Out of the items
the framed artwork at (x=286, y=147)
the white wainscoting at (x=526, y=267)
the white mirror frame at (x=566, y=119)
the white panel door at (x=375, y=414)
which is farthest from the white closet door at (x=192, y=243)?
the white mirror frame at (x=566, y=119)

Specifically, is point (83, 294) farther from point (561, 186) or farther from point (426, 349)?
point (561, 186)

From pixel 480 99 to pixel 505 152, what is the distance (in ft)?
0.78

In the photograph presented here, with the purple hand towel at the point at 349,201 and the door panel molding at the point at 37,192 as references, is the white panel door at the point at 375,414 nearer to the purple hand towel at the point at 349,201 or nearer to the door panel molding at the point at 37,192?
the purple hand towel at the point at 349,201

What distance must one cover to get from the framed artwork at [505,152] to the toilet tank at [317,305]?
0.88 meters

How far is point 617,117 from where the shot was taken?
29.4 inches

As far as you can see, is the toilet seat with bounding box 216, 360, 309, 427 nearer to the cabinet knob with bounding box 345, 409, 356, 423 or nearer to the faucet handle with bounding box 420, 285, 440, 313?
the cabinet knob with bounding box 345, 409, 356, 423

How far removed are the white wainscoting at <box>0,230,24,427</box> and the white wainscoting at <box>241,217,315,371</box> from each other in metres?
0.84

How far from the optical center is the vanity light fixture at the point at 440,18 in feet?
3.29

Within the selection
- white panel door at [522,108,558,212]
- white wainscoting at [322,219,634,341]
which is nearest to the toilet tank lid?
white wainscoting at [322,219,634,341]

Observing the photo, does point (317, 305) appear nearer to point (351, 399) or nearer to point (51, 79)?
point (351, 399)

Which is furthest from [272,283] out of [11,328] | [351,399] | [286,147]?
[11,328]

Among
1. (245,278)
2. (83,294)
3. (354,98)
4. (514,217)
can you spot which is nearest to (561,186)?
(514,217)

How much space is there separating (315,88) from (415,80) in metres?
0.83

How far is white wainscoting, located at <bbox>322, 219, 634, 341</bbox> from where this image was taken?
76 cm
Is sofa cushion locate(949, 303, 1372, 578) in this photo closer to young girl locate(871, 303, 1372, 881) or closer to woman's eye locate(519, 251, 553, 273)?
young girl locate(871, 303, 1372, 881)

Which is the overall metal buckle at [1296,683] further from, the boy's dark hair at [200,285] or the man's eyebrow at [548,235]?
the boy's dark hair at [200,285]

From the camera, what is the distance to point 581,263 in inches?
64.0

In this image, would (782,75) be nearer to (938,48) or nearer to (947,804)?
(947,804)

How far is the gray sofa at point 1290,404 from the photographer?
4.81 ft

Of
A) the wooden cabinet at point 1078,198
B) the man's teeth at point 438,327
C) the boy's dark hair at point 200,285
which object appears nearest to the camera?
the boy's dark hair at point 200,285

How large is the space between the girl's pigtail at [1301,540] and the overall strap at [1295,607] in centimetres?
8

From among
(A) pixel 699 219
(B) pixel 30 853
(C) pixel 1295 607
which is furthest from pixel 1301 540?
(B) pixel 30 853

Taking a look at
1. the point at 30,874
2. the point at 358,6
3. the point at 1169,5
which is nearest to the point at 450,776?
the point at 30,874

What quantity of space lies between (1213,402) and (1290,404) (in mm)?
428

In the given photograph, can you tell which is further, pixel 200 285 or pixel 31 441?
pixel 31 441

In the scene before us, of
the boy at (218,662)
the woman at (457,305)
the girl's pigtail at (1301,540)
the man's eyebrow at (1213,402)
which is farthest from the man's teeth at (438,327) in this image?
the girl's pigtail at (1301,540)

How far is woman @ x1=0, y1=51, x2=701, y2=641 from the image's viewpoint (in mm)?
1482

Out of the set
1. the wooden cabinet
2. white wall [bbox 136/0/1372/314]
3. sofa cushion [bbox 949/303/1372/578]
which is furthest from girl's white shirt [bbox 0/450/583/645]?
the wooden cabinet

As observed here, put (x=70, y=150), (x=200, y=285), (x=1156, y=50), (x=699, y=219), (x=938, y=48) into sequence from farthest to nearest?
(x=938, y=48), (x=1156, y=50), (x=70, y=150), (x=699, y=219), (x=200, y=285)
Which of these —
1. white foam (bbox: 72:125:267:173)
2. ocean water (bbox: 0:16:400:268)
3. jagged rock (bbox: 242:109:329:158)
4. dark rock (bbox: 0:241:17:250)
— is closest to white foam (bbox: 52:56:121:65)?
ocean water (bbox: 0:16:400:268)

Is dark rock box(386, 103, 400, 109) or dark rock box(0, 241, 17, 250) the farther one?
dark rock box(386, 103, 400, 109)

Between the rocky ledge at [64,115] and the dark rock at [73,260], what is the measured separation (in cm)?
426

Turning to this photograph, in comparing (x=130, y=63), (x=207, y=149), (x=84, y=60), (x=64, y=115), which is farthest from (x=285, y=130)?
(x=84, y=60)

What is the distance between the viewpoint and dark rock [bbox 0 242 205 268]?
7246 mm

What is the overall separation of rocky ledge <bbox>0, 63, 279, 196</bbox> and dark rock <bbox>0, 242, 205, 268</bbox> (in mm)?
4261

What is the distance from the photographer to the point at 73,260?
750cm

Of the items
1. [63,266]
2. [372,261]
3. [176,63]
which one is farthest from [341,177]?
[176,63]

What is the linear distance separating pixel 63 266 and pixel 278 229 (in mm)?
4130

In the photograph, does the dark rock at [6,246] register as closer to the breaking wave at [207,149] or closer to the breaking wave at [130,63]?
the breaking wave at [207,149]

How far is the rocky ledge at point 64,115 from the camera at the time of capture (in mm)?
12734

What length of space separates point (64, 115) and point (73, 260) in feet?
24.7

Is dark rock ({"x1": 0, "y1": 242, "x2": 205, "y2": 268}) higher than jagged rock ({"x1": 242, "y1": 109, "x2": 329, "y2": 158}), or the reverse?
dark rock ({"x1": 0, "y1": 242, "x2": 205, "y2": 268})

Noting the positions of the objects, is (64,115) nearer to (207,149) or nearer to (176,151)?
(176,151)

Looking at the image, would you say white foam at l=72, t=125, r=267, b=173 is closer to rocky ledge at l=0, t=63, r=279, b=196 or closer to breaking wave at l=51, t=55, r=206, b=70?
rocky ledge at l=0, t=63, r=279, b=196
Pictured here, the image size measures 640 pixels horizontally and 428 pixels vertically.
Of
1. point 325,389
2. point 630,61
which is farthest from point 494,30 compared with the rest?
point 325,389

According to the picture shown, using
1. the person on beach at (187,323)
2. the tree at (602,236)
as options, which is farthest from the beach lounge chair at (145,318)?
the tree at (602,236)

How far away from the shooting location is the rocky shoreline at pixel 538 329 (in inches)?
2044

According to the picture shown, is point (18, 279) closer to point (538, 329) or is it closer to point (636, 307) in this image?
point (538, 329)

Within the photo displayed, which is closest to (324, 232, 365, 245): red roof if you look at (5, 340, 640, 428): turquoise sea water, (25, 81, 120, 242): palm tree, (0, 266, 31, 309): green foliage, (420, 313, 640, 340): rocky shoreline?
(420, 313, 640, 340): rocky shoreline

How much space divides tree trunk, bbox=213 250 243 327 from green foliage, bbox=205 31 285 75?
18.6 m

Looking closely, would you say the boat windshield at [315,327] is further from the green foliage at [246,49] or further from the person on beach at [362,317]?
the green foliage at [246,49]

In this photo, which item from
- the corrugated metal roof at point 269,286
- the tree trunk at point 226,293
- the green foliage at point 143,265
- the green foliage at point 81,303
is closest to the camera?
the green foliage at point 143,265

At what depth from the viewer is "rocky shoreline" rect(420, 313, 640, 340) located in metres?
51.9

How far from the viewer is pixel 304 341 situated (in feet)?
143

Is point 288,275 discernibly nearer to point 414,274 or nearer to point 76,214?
____________________
[SHORT PROBLEM]: Transcribe, with no changes, the stretch from the line containing "How far from the viewer" through the end of the entries.

[RESULT]:
How far from the viewer is pixel 304 341 situated (in feet)?
143

Is point 288,275 discernibly nearer to point 414,274 or nearer to point 76,214?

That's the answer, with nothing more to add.